**What is needed:** Set it all down exactly, every record and every line.

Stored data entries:
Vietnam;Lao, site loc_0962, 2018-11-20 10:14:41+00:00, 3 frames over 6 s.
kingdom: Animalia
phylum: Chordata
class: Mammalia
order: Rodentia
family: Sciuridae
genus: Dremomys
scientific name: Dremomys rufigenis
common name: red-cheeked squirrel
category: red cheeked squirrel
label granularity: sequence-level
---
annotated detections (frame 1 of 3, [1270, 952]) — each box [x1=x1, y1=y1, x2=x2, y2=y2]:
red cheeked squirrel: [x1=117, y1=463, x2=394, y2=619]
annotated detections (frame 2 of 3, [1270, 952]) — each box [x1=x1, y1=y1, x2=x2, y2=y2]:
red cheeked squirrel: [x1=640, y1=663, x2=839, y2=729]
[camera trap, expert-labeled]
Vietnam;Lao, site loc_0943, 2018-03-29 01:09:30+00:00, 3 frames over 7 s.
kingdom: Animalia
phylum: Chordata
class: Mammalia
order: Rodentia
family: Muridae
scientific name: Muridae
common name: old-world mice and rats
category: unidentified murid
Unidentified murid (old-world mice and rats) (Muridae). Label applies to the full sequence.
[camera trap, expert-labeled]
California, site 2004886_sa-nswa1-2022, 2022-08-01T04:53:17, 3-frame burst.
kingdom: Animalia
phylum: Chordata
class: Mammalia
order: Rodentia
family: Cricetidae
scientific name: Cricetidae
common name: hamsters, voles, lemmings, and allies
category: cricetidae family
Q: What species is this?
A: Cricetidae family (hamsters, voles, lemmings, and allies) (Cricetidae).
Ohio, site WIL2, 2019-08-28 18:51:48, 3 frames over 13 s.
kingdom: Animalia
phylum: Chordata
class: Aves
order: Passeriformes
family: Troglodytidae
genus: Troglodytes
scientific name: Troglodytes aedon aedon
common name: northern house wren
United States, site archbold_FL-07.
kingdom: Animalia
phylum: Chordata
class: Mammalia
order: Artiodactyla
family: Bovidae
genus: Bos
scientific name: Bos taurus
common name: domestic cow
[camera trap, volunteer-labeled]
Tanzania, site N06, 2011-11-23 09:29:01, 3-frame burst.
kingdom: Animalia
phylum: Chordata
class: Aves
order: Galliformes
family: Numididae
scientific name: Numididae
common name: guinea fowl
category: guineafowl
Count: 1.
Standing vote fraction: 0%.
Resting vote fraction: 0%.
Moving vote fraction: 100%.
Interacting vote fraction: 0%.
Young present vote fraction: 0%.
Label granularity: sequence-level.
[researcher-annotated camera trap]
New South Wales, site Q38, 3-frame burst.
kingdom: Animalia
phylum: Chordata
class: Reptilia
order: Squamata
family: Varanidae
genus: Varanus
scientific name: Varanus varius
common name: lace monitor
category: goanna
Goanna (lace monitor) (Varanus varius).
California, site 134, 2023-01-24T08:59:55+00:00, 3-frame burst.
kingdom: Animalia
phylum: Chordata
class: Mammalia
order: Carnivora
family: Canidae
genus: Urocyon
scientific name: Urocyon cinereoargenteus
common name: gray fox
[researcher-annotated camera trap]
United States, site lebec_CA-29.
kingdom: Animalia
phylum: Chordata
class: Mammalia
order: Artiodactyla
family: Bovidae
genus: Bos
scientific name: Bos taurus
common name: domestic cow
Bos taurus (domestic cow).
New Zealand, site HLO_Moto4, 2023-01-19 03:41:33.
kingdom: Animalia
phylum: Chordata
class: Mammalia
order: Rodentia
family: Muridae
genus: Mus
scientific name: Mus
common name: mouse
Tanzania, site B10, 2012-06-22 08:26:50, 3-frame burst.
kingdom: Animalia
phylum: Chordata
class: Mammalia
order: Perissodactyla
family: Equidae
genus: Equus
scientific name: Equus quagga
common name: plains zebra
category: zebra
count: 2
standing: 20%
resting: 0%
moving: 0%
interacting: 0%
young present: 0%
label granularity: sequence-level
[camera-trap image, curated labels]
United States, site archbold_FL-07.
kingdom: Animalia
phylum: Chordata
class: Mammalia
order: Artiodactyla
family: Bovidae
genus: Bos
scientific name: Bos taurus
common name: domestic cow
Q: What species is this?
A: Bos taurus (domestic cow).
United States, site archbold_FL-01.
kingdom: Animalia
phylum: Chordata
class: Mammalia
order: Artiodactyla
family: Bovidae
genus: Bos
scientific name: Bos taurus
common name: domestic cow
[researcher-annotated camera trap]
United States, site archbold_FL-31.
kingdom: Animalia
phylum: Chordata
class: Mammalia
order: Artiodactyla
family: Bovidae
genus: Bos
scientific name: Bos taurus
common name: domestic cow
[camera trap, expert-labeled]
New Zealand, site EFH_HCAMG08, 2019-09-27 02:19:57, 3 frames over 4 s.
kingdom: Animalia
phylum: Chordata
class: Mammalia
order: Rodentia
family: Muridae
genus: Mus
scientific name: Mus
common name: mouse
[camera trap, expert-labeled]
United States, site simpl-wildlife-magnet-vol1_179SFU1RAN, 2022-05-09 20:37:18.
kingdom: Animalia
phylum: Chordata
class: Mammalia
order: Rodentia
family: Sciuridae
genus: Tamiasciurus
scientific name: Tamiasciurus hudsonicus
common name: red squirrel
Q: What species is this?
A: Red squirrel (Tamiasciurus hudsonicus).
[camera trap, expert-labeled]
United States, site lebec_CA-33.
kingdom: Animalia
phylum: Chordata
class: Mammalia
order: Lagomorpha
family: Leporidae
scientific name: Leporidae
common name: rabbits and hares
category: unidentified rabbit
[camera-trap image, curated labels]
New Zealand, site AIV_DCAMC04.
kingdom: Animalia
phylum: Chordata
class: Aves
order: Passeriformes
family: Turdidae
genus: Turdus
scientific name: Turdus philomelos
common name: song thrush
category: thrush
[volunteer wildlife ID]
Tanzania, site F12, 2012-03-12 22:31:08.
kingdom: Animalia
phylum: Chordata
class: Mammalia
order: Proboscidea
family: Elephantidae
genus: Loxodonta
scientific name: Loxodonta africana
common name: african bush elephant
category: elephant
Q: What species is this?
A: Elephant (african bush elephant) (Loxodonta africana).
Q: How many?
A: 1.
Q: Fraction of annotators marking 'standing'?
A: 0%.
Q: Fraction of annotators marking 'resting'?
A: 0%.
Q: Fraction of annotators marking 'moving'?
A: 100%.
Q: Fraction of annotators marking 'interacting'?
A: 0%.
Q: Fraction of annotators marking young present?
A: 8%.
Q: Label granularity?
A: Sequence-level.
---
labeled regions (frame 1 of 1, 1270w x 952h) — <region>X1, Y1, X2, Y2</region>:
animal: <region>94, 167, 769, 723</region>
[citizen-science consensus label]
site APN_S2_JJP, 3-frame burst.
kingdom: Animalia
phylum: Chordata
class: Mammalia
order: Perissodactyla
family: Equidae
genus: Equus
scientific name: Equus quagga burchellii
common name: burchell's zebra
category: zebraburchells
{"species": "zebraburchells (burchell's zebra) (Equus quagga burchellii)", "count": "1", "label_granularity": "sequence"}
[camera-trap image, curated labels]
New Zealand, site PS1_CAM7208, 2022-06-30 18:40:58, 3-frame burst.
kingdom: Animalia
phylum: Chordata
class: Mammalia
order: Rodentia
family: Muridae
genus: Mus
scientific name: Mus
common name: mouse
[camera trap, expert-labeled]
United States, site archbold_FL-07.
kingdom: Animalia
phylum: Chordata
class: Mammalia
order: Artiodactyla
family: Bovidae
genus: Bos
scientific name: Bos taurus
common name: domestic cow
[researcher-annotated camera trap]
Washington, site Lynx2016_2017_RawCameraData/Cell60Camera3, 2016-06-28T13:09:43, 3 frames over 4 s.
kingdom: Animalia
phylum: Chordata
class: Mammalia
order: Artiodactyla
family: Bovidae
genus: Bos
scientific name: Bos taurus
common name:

**Expected answer:**
Vietnam;Lao, site loc_0962, 2018-11-20 10:14:41+00:00, 3 frames over 6 s.
kingdom: Animalia
phylum: Chordata
class: Mammalia
order: Rodentia
family: Sciuridae
genus: Dremomys
scientific name: Dremomys rufigenis
common name: red-cheeked squirrel
category: red cheeked squirrel
label granularity: sequence-level
---
annotated detections (frame 1 of 3, [1270, 952]) — each box [x1=x1, y1=y1, x2=x2, y2=y2]:
red cheeked squirrel: [x1=117, y1=463, x2=394, y2=619]
annotated detections (frame 2 of 3, [1270, 952]) — each box [x1=x1, y1=y1, x2=x2, y2=y2]:
red cheeked squirrel: [x1=640, y1=663, x2=839, y2=729]
[camera trap, expert-labeled]
Vietnam;Lao, site loc_0943, 2018-03-29 01:09:30+00:00, 3 frames over 7 s.
kingdom: Animalia
phylum: Chordata
class: Mammalia
order: Rodentia
family: Muridae
scientific name: Muridae
common name: old-world mice and rats
category: unidentified murid
Unidentified murid (old-world mice and rats) (Muridae). Label applies to the full sequence.
[camera trap, expert-labeled]
California, site 2004886_sa-nswa1-2022, 2022-08-01T04:53:17, 3-frame burst.
kingdom: Animalia
phylum: Chordata
class: Mammalia
order: Rodentia
family: Cricetidae
scientific name: Cricetidae
common name: hamsters, voles, lemmings, and allies
category: cricetidae family
Q: What species is this?
A: Cricetidae family (hamsters, voles, lemmings, and allies) (Cricetidae).
Ohio, site WIL2, 2019-08-28 18:51:48, 3 frames over 13 s.
kingdom: Animalia
phylum: Chordata
class: Aves
order: Passeriformes
family: Troglodytidae
genus: Troglodytes
scientific name: Troglodytes aedon aedon
common name: northern house wren
United States, site archbold_FL-07.
kingdom: Animalia
phylum: Chordata
class: Mammalia
order: Artiodactyla
family: Bovidae
genus: Bos
scientific name: Bos taurus
common name: domestic cow
[camera trap, volunteer-labeled]
Tanzania, site N06, 2011-11-23 09:29:01, 3-frame burst.
kingdom: Animalia
phylum: Chordata
class: Aves
order: Galliformes
family: Numididae
scientific name: Numididae
common name: guinea fowl
category: guineafowl
Count: 1.
Standing vote fraction: 0%.
Resting vote fraction: 0%.
Moving vote fraction: 100%.
Interacting vote fraction: 0%.
Young present vote fraction: 0%.
Label granularity: sequence-level.
[researcher-annotated camera trap]
New South Wales, site Q38, 3-frame burst.
kingdom: Animalia
phylum: Chordata
class: Reptilia
order: Squamata
family: Varanidae
genus: Varanus
scientific name: Varanus varius
common name: lace monitor
category: goanna
Goanna (lace monitor) (Varanus varius).
California, site 134, 2023-01-24T08:59:55+00:00, 3-frame burst.
kingdom: Animalia
phylum: Chordata
class: Mammalia
order: Carnivora
family: Canidae
genus: Urocyon
scientific name: Urocyon cinereoargenteus
common name: gray fox
[researcher-annotated camera trap]
United States, site lebec_CA-29.
kingdom: Animalia
phylum: Chordata
class: Mammalia
order: Artiodactyla
family: Bovidae
genus: Bos
scientific name: Bos taurus
common name: domestic cow
Bos taurus (domestic cow).
New Zealand, site HLO_Moto4, 2023-01-19 03:41:33.
kingdom: Animalia
phylum: Chordata
class: Mammalia
order: Rodentia
family: Muridae
genus: Mus
scientific name: Mus
common name: mouse
Tanzania, site B10, 2012-06-22 08:26:50, 3-frame burst.
kingdom: Animalia
phylum: Chordata
class: Mammalia
order: Perissodactyla
family: Equidae
genus: Equus
scientific name: Equus quagga
common name: plains zebra
category: zebra
count: 2
standing: 20%
resting: 0%
moving: 0%
interacting: 0%
young present: 0%
label granularity: sequence-level
[camera-trap image, curated labels]
United States, site archbold_FL-07.
kingdom: Animalia
phylum: Chordata
class: Mammalia
order: Artiodactyla
family: Bovidae
genus: Bos
scientific name: Bos taurus
common name: domestic cow
Q: What species is this?
A: Bos taurus (domestic cow).
United States, site archbold_FL-01.
kingdom: Animalia
phylum: Chordata
class: Mammalia
order: Artiodactyla
family: Bovidae
genus: Bos
scientific name: Bos taurus
common name: domestic cow
[researcher-annotated camera trap]
United States, site archbold_FL-31.
kingdom: Animalia
phylum: Chordata
class: Mammalia
order: Artiodactyla
family: Bovidae
genus: Bos
scientific name: Bos taurus
common name: domestic cow
[camera trap, expert-labeled]
New Zealand, site EFH_HCAMG08, 2019-09-27 02:19:57, 3 frames over 4 s.
kingdom: Animalia
phylum: Chordata
class: Mammalia
order: Rodentia
family: Muridae
genus: Mus
scientific name: Mus
common name: mouse
[camera trap, expert-labeled]
United States, site simpl-wildlife-magnet-vol1_179SFU1RAN, 2022-05-09 20:37:18.
kingdom: Animalia
phylum: Chordata
class: Mammalia
order: Rodentia
family: Sciuridae
genus: Tamiasciurus
scientific name: Tamiasciurus hudsonicus
common name: red squirrel
Q: What species is this?
A: Red squirrel (Tamiasciurus hudsonicus).
[camera trap, expert-labeled]
United States, site lebec_CA-33.
kingdom: Animalia
phylum: Chordata
class: Mammalia
order: Lagomorpha
family: Leporidae
scientific name: Leporidae
common name: rabbits and hares
category: unidentified rabbit
[camera-trap image, curated labels]
New Zealand, site AIV_DCAMC04.
kingdom: Animalia
phylum: Chordata
class: Aves
order: Passeriformes
family: Turdidae
genus: Turdus
scientific name: Turdus philomelos
common name: song thrush
category: thrush
[volunteer wildlife ID]
Tanzania, site F12, 2012-03-12 22:31:08.
kingdom: Animalia
phylum: Chordata
class: Mammalia
order: Proboscidea
family: Elephantidae
genus: Loxodonta
scientific name: Loxodonta africana
common name: african bush elephant
category: elephant
Q: What species is this?
A: Elephant (african bush elephant) (Loxodonta africana).
Q: How many?
A: 1.
Q: Fraction of annotators marking 'standing'?
A: 0%.
Q: Fraction of annotators marking 'resting'?
A: 0%.
Q: Fraction of annotators marking 'moving'?
A: 100%.
Q: Fraction of annotators marking 'interacting'?
A: 0%.
Q: Fraction of annotators marking young present?
A: 8%.
Q: Label granularity?
A: Sequence-level.
---
labeled regions (frame 1 of 1, 1270w x 952h) — <region>X1, Y1, X2, Y2</region>:
animal: <region>94, 167, 769, 723</region>
[citizen-science consensus label]
site APN_S2_JJP, 3-frame burst.
kingdom: Animalia
phylum: Chordata
class: Mammalia
order: Perissodactyla
family: Equidae
genus: Equus
scientific name: Equus quagga burchellii
common name: burchell's zebra
category: zebraburchells
{"species": "zebraburchells (burchell's zebra) (Equus quagga burchellii)", "count": "1", "label_granularity": "sequence"}
[camera-trap image, curated labels]
New Zealand, site PS1_CAM7208, 2022-06-30 18:40:58, 3-frame burst.
kingdom: Animalia
phylum: Chordata
class: Mammalia
order: Rodentia
family: Muridae
genus: Mus
scientific name: Mus
common name: mouse
[camera trap, expert-labeled]
United States, site archbold_FL-07.
kingdom: Animalia
phylum: Chordata
class: Mammalia
order: Artiodactyla
family: Bovidae
genus: Bos
scientific name: Bos taurus
common name: domestic cow
[researcher-annotated camera trap]
Washington, site Lynx2016_2017_RawCameraData/Cell60Camera3, 2016-06-28T13:09:43, 3 frames over 4 s.
kingdom: Animalia
phylum: Chordata
class: Mammalia
order: Artiodactyla
family: Bovidae
genus: Bos
scientific name: Bos taurus
common name:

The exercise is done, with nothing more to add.